De hoofdstad van Hatti was Hattusa of Hattusas. Rond 1900 v.Chr., tijdens het bewind van koning Huzziya, viel dit koninkrijk onder de aanvallen van de Hettitische koning Anitta van Kussara, die ook Hattusa vernietigde. Sommigen betwijfelen of Huzziya inderdaad een Hattische koning was en nemen aan dat Hattusa toen al onder het gezag van een Hettitische dynastie viel, die in de 17e eeuw v.Chr. een eerste Hettitisch koninkrijk had gesticht.

Ruïnes van Hattusa (Leeuwenpoort) bij Boğazköy, Turkije

Er is mogelijk een verwantschap met de neolithische bewoners van Çatalhöyük dat ongeveer 185 km ten zuiden van Hattusa lag. Ook zij hadden een sedentaire cultuur.
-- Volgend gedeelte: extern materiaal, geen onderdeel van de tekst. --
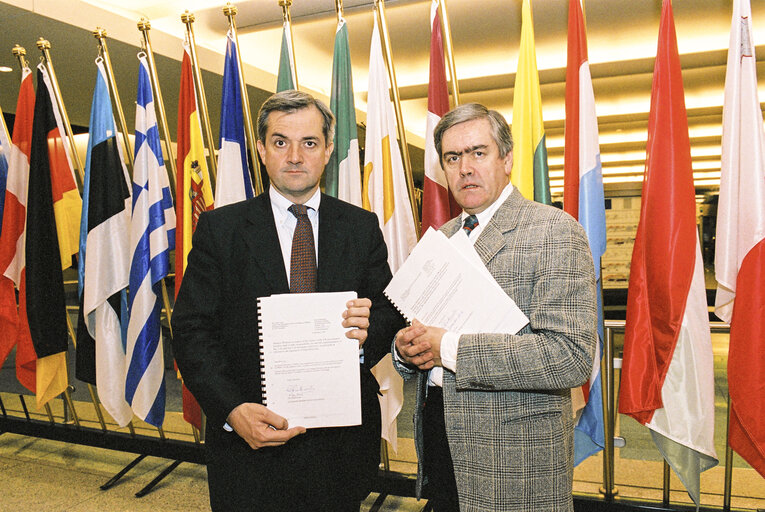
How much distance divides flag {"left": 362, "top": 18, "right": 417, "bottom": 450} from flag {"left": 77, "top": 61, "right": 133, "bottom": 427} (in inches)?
52.9

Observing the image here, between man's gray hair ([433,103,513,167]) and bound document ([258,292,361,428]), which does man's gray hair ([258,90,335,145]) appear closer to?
man's gray hair ([433,103,513,167])

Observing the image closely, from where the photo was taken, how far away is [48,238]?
293 cm

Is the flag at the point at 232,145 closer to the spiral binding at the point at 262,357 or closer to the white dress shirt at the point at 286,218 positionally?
the white dress shirt at the point at 286,218

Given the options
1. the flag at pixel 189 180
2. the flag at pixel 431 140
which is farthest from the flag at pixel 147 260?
the flag at pixel 431 140

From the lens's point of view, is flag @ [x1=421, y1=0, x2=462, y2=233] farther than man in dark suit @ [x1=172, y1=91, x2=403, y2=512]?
Yes

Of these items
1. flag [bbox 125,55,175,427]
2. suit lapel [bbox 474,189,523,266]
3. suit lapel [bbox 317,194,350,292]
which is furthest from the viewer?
flag [bbox 125,55,175,427]

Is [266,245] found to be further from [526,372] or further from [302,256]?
[526,372]

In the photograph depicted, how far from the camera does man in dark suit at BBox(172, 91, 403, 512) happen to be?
1392 mm

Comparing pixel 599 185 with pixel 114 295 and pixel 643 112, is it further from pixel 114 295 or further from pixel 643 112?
pixel 643 112

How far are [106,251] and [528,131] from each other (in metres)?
2.23

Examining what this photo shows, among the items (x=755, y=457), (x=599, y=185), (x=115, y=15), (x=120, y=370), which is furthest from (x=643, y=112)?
(x=120, y=370)

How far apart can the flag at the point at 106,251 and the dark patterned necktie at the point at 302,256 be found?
1.75 m

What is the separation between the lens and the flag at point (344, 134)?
8.80ft

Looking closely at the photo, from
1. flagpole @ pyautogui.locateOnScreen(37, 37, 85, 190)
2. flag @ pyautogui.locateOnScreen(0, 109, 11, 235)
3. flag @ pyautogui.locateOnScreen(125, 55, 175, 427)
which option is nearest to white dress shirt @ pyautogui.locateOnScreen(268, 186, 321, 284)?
flag @ pyautogui.locateOnScreen(125, 55, 175, 427)
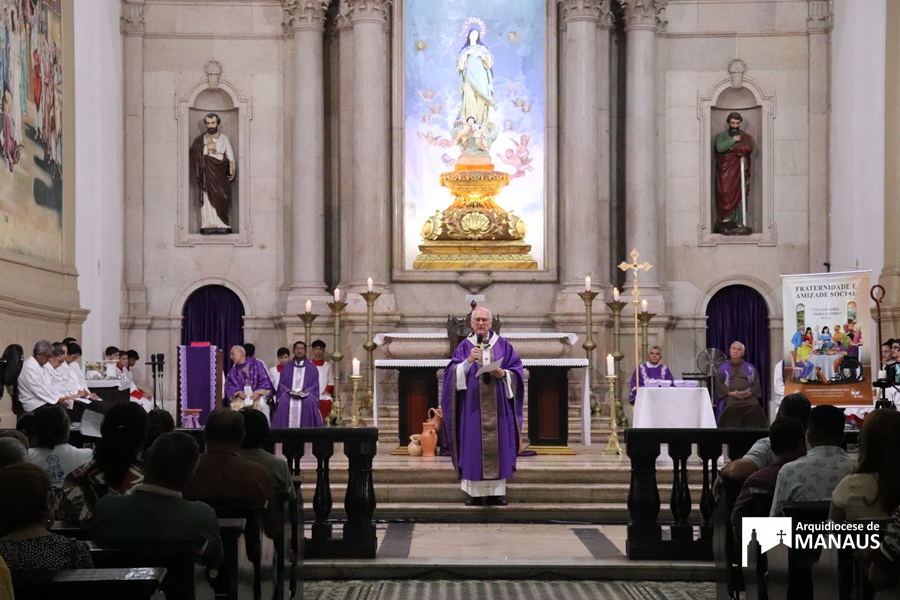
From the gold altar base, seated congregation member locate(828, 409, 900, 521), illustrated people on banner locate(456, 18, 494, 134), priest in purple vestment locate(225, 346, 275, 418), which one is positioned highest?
illustrated people on banner locate(456, 18, 494, 134)

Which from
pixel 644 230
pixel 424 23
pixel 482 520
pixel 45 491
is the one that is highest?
pixel 424 23

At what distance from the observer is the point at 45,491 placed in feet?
14.5

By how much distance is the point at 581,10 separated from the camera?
768 inches

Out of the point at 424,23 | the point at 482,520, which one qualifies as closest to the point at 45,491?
the point at 482,520

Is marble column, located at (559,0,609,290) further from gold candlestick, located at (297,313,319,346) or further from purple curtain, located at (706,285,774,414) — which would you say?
gold candlestick, located at (297,313,319,346)

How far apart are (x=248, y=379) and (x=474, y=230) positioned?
444cm

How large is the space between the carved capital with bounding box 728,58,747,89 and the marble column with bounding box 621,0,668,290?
3.92 ft

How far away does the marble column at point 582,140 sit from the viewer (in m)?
19.5

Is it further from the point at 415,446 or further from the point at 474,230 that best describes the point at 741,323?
the point at 415,446

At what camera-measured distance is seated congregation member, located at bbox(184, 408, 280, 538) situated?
6730 millimetres

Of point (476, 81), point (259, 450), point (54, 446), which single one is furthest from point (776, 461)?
point (476, 81)

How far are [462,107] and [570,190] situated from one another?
208cm

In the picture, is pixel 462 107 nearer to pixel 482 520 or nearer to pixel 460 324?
pixel 460 324

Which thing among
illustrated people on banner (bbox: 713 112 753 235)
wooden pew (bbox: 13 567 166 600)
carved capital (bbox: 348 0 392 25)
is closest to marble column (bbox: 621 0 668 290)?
illustrated people on banner (bbox: 713 112 753 235)
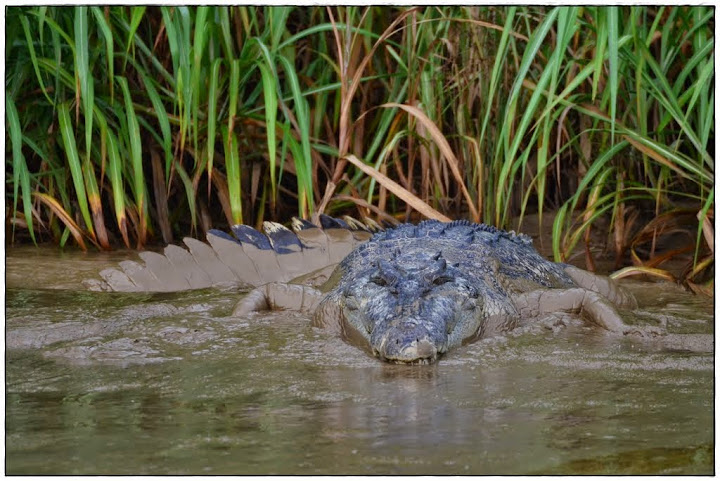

Uit de oorspronkelijke Hattische religie zijn godinnennamen overgeleverd als Hepat en Kubaba en de grote zonnegodin van Arinna, afgeleid van de oudere Wurushemu. In diverse teksten werd de godin eenvoudig als "de Troon" aangeduid, een titel die overeenkomt met vroege verwijzingen naar Isis in het Oude Egypte.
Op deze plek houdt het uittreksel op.